§ PAGE:
____

10.2.3 Le téléphone portable : outil de communication professionnelle

Dans une grande chaîne de radio privée au Gabon (Africa 567 n°1), le Directeur avait jugé bon "d'offrir 568 " à tout son personnel un téléphone mobile afin de pallier le fait que certains de ces journalistes étaient injoignables une fois partis de la station.

Il faut dire qu’avant la mise à disposition de ce moyen de communication, nous a confié le chef de service de la rédaction 569 , il était quasi impossible de contacter un journaliste une fois sa tranche horaire dans la grille des programmes remplie. Ce qui, a t-il reconnu, paralysait le service.

Dans une situation d’urgence, par exemple aller couvrir un mouvement de grève qui vient de se déclencher, la direction n'avait de solution que de dépêcher un chauffeur aux domiciles des journalistes. Et lorsqu’on ne parvenait pas à joindre le journaliste chez lui, le dernier recours consistait à s'organiser avec le personnel en service. Ce qui ne permettait pas, loin s'en faut, d’avoir un rendement optimal digne d’une grande radio.

Faute d’avoir compris la stratégie ou plutôt (ce qui paraît plus probable), faute de moyens pour financer pour doter le personnel en téléphone mobile, les chaînes concurrentes continuent de solliciter les services de leurs Agents après service par communiqués express. La méthode consiste à passer un communiqué radio (en direct sur les antennes), demandant à l'intéressé (animateur, producteur ou journaliste) de passer à la station « pour des raisons de service » !

____

§ EXTRAITS DES DONNÉES:
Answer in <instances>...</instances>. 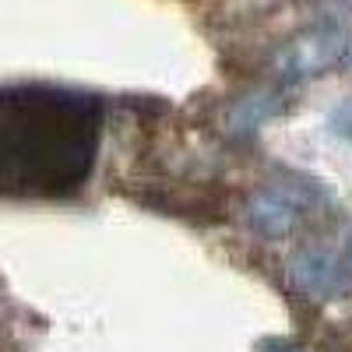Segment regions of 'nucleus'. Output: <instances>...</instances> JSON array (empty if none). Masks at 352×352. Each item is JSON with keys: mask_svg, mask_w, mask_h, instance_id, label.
Instances as JSON below:
<instances>
[{"mask_svg": "<svg viewBox=\"0 0 352 352\" xmlns=\"http://www.w3.org/2000/svg\"><path fill=\"white\" fill-rule=\"evenodd\" d=\"M106 106L64 85H0V201H67L96 173Z\"/></svg>", "mask_w": 352, "mask_h": 352, "instance_id": "1", "label": "nucleus"}, {"mask_svg": "<svg viewBox=\"0 0 352 352\" xmlns=\"http://www.w3.org/2000/svg\"><path fill=\"white\" fill-rule=\"evenodd\" d=\"M349 56H352V25L342 18H320L278 50L275 71L282 81L292 85V81L328 74L342 67Z\"/></svg>", "mask_w": 352, "mask_h": 352, "instance_id": "2", "label": "nucleus"}, {"mask_svg": "<svg viewBox=\"0 0 352 352\" xmlns=\"http://www.w3.org/2000/svg\"><path fill=\"white\" fill-rule=\"evenodd\" d=\"M324 201L320 187L314 180H300V176H282V180H268L261 184L247 208H243V222L254 236L261 240H282L292 229L300 226V219Z\"/></svg>", "mask_w": 352, "mask_h": 352, "instance_id": "3", "label": "nucleus"}, {"mask_svg": "<svg viewBox=\"0 0 352 352\" xmlns=\"http://www.w3.org/2000/svg\"><path fill=\"white\" fill-rule=\"evenodd\" d=\"M289 282L307 300L338 303L352 292V261L345 250L307 247L289 261Z\"/></svg>", "mask_w": 352, "mask_h": 352, "instance_id": "4", "label": "nucleus"}, {"mask_svg": "<svg viewBox=\"0 0 352 352\" xmlns=\"http://www.w3.org/2000/svg\"><path fill=\"white\" fill-rule=\"evenodd\" d=\"M282 113H285V99H278L272 92H254V96H243L240 102H232L226 124L232 134H254L264 120L282 116Z\"/></svg>", "mask_w": 352, "mask_h": 352, "instance_id": "5", "label": "nucleus"}, {"mask_svg": "<svg viewBox=\"0 0 352 352\" xmlns=\"http://www.w3.org/2000/svg\"><path fill=\"white\" fill-rule=\"evenodd\" d=\"M328 131H331L335 138H342V141L352 144V96L342 99V102L328 113Z\"/></svg>", "mask_w": 352, "mask_h": 352, "instance_id": "6", "label": "nucleus"}, {"mask_svg": "<svg viewBox=\"0 0 352 352\" xmlns=\"http://www.w3.org/2000/svg\"><path fill=\"white\" fill-rule=\"evenodd\" d=\"M254 352H307L300 342H292V338H261L257 345H254Z\"/></svg>", "mask_w": 352, "mask_h": 352, "instance_id": "7", "label": "nucleus"}, {"mask_svg": "<svg viewBox=\"0 0 352 352\" xmlns=\"http://www.w3.org/2000/svg\"><path fill=\"white\" fill-rule=\"evenodd\" d=\"M345 257L352 261V232H349V243H345Z\"/></svg>", "mask_w": 352, "mask_h": 352, "instance_id": "8", "label": "nucleus"}]
</instances>
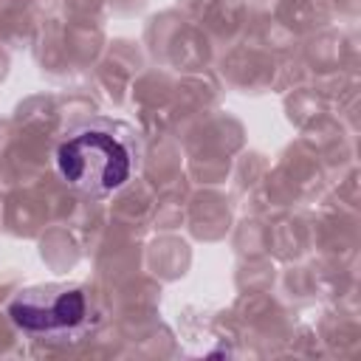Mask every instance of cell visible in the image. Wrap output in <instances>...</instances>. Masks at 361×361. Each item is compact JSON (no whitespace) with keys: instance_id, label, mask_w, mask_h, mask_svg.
Instances as JSON below:
<instances>
[{"instance_id":"1","label":"cell","mask_w":361,"mask_h":361,"mask_svg":"<svg viewBox=\"0 0 361 361\" xmlns=\"http://www.w3.org/2000/svg\"><path fill=\"white\" fill-rule=\"evenodd\" d=\"M56 166L73 189L99 197L130 180L133 152L107 124H85L59 144Z\"/></svg>"},{"instance_id":"2","label":"cell","mask_w":361,"mask_h":361,"mask_svg":"<svg viewBox=\"0 0 361 361\" xmlns=\"http://www.w3.org/2000/svg\"><path fill=\"white\" fill-rule=\"evenodd\" d=\"M85 293L73 285L28 288L8 305L11 322L25 333H68L85 322Z\"/></svg>"}]
</instances>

____

§ CONSIGNE: Recopiez mot pour mot le passage du texte sur le téléphone portable en partant de « Dans une grande » et en allant jusqu'à « de la station. » inclus.

§ RÉPONSE:
Dans une grande chaîne de radio privée au Gabon (Africa 567 n°1), le Directeur avait jugé bon "d'offrir 568 " à tout son personnel un téléphone mobile afin de pallier le fait que certains de ces journalistes étaient injoignables une fois partis de la station.